Disneyland Park (Paris)
- Area: Adventureland
- Coordinates: 48°52′19″N 2°46′28″E﻿ / ﻿48.87204°N 2.77457°E
- Status: Operating
- Opening date: April 12, 1992

Ride statistics
- Attraction type: Restaurant
- Designer: Walt Disney Imagineering
- Theme: The Lion King
- Previous name: Aux Epices Enchantées (1992-1994)

= Hakuna Matata Restaurant =

Restaurant at Disneyland Paris

Hakuna Matata Restaurant is a restaurant located in Adventureland in Disneyland Paris. It is themed to the 1994 film The Lion King.

==Aux Epices Enchantées==
Originally, when the park opened in 1992, the restaurant was known as Aux Epices Enchantées (With Enchanted Spices). It is the main building of the African part of Adventureland and features many African artifacts in the setting of a peaceful jungle.

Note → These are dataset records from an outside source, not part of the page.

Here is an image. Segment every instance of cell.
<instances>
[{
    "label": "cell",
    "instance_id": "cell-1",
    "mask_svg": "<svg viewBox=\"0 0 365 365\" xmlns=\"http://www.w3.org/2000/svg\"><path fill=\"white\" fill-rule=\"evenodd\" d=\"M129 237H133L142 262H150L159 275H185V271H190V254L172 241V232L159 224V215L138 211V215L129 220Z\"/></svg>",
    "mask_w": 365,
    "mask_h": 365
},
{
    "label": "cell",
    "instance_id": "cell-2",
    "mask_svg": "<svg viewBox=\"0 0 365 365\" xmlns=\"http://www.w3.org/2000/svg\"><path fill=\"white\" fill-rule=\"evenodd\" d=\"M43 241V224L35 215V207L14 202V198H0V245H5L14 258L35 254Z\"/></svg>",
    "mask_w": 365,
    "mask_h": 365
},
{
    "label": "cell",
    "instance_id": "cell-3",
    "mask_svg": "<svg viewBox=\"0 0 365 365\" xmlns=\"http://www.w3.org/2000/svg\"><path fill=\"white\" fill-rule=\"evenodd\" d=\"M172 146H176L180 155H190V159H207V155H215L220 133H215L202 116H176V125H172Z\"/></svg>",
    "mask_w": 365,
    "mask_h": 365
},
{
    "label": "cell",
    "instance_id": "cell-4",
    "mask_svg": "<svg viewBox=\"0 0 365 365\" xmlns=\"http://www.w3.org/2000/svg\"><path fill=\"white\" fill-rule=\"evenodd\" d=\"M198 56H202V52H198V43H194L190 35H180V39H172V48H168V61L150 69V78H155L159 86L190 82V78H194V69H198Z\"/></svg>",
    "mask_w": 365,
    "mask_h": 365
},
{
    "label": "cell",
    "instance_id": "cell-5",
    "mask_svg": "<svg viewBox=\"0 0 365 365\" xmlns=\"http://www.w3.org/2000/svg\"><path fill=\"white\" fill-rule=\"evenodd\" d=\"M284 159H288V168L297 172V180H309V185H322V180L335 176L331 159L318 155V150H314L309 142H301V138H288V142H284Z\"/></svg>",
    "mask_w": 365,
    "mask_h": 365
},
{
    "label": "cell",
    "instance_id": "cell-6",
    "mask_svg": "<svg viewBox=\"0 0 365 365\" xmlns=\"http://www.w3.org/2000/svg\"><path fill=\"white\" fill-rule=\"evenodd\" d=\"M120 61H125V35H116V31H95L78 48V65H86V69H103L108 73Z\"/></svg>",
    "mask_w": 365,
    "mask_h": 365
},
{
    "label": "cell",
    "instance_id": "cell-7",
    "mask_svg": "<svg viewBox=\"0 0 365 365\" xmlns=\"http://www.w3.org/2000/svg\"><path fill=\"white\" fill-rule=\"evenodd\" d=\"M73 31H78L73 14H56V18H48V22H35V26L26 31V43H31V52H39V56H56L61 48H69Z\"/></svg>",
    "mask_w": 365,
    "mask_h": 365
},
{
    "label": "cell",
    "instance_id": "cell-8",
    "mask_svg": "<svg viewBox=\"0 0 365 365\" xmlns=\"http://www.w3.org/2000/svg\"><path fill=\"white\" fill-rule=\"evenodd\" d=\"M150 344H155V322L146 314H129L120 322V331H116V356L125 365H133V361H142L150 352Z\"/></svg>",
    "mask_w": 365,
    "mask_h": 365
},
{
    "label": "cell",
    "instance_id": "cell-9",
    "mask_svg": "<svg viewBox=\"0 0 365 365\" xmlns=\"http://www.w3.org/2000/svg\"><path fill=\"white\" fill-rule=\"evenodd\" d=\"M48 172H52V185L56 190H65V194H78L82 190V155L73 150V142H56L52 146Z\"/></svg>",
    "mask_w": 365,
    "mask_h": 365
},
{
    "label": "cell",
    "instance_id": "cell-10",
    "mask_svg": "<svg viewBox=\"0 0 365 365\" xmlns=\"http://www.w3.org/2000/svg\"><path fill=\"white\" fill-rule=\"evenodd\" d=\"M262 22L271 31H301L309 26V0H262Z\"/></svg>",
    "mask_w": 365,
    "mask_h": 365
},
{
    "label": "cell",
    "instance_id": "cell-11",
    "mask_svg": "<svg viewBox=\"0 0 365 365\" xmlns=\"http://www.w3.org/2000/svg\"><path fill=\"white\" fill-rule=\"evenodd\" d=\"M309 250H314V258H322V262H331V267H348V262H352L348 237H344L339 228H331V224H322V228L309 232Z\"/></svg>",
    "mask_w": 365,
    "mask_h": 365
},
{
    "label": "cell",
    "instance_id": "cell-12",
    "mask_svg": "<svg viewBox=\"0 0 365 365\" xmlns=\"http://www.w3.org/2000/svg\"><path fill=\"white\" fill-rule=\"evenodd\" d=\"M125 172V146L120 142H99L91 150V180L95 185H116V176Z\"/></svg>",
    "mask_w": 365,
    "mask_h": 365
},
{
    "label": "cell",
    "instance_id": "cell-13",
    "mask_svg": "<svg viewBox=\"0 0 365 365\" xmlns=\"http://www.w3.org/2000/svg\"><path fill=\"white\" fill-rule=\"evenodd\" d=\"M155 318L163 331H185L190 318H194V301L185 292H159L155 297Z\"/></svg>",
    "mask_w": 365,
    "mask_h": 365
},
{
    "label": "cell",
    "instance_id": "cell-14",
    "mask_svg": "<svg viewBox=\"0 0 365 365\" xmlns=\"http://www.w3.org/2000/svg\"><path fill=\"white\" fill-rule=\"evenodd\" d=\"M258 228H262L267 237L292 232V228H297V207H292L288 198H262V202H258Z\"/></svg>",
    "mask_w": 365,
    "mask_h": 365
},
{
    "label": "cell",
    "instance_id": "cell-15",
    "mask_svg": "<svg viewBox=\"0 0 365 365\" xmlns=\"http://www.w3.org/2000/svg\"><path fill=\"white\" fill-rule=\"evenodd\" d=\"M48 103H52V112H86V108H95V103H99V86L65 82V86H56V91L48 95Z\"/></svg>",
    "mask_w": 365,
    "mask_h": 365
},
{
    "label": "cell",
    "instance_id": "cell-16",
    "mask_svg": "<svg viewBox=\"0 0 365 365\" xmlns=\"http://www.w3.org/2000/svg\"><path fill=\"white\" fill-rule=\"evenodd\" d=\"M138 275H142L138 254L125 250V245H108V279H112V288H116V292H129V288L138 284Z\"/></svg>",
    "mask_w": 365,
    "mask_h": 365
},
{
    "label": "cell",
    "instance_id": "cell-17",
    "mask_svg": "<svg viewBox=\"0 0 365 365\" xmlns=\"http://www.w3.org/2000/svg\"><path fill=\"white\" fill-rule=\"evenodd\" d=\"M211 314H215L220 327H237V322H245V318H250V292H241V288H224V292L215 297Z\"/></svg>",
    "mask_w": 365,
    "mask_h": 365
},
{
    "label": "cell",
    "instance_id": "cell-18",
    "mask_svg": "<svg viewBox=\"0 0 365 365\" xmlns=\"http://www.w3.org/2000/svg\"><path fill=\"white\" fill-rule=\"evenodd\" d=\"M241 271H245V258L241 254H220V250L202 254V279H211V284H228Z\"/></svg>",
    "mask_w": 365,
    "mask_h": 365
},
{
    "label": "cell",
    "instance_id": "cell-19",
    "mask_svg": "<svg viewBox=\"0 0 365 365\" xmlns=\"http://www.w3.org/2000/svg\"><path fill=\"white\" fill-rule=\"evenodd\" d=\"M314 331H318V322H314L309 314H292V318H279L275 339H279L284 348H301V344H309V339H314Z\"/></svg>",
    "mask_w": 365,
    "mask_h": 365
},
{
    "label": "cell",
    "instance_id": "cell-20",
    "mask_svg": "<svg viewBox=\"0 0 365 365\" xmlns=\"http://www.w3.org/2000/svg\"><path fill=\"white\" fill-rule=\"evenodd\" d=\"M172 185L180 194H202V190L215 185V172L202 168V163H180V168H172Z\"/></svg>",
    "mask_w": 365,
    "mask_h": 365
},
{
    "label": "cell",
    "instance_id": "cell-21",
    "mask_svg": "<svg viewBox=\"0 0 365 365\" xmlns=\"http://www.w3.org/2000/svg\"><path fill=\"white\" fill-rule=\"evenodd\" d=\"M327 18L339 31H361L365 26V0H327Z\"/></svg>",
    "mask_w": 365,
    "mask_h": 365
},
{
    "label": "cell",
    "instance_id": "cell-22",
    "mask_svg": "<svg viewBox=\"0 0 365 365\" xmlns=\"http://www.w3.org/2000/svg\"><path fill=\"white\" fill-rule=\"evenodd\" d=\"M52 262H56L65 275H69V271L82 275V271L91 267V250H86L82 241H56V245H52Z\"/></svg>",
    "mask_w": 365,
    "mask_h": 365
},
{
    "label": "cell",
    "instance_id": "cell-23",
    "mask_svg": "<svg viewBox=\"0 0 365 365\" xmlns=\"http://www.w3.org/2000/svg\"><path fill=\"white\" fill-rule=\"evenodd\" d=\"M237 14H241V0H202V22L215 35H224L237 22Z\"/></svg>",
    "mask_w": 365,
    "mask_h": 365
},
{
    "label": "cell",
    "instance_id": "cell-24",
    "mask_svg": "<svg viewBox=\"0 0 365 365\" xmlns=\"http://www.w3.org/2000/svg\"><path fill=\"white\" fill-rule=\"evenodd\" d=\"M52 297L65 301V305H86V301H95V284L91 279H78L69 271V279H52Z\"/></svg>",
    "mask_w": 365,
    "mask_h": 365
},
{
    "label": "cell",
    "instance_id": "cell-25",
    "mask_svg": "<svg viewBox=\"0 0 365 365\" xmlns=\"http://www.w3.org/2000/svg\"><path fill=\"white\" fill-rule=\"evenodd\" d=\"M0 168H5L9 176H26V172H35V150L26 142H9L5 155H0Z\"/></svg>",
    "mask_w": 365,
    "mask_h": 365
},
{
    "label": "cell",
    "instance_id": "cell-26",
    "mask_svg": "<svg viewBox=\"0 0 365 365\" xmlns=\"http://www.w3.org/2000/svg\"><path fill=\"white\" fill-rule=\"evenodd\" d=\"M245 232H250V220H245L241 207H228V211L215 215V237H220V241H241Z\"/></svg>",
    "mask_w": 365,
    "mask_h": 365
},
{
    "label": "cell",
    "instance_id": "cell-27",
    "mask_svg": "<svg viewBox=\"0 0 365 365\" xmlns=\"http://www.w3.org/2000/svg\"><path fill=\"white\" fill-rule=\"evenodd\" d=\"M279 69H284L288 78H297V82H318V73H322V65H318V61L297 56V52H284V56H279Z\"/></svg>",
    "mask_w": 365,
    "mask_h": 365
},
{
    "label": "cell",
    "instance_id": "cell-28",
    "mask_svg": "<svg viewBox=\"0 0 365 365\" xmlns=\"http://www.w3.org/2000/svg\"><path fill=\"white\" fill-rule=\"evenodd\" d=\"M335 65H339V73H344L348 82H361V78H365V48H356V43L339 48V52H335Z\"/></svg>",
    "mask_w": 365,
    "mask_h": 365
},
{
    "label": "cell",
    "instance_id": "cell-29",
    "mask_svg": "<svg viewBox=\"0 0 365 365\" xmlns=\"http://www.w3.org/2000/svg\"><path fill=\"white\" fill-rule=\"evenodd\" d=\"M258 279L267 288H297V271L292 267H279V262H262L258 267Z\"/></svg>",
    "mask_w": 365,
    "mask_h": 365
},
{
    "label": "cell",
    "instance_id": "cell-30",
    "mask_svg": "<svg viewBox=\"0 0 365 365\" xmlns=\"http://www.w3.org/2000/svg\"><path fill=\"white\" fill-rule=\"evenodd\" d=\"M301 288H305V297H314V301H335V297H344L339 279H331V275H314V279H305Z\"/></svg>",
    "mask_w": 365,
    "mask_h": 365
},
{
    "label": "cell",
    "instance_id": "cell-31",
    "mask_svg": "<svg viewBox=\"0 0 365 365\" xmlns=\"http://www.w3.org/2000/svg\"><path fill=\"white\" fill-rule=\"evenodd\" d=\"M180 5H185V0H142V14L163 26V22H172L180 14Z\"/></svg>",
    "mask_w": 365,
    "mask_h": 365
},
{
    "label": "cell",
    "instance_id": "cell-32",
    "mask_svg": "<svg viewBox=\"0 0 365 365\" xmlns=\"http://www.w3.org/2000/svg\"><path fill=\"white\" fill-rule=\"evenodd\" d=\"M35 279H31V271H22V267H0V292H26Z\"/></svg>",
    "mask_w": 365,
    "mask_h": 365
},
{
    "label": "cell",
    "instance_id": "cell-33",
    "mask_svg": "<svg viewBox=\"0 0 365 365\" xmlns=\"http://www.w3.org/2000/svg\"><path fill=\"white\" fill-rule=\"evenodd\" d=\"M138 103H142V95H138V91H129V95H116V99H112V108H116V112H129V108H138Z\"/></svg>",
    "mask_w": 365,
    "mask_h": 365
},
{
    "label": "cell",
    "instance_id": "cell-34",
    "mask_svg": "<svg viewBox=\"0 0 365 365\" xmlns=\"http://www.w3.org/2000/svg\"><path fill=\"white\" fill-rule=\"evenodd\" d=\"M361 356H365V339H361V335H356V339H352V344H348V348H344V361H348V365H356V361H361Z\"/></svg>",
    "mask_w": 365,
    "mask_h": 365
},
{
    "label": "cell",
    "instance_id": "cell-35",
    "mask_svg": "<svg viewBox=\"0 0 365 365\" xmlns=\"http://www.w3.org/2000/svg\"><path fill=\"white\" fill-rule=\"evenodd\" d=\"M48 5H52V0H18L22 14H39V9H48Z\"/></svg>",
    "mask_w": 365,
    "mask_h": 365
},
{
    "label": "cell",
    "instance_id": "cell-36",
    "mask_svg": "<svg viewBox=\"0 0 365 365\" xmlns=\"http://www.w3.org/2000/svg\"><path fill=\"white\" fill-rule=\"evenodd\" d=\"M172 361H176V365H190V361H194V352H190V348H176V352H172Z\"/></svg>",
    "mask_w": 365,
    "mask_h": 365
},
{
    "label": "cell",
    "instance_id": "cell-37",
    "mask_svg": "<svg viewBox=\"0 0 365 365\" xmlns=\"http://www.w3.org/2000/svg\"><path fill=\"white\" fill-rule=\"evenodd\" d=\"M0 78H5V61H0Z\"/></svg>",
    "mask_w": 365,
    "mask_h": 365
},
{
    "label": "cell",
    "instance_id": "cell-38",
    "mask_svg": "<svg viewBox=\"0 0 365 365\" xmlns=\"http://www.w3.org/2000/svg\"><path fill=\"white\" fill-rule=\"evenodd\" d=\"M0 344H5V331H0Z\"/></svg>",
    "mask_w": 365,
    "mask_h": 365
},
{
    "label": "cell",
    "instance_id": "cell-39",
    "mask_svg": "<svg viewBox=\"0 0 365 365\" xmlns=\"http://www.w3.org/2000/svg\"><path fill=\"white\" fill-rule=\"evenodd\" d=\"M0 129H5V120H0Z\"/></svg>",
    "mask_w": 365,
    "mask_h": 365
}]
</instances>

Its original meals, however, could be inspired by Africa, Asia or the West Indies.

==Hakuna Matata Restaurant==
With the release of the film The Lion King in 1994, the theme came through to link the restaurant to the Disney universe. As such, it was renamed "Hakuna Matata Restaurant" in March 1994. The building itself remained unaltered, except for murals of the characters Timon and Pumbaa which were added later.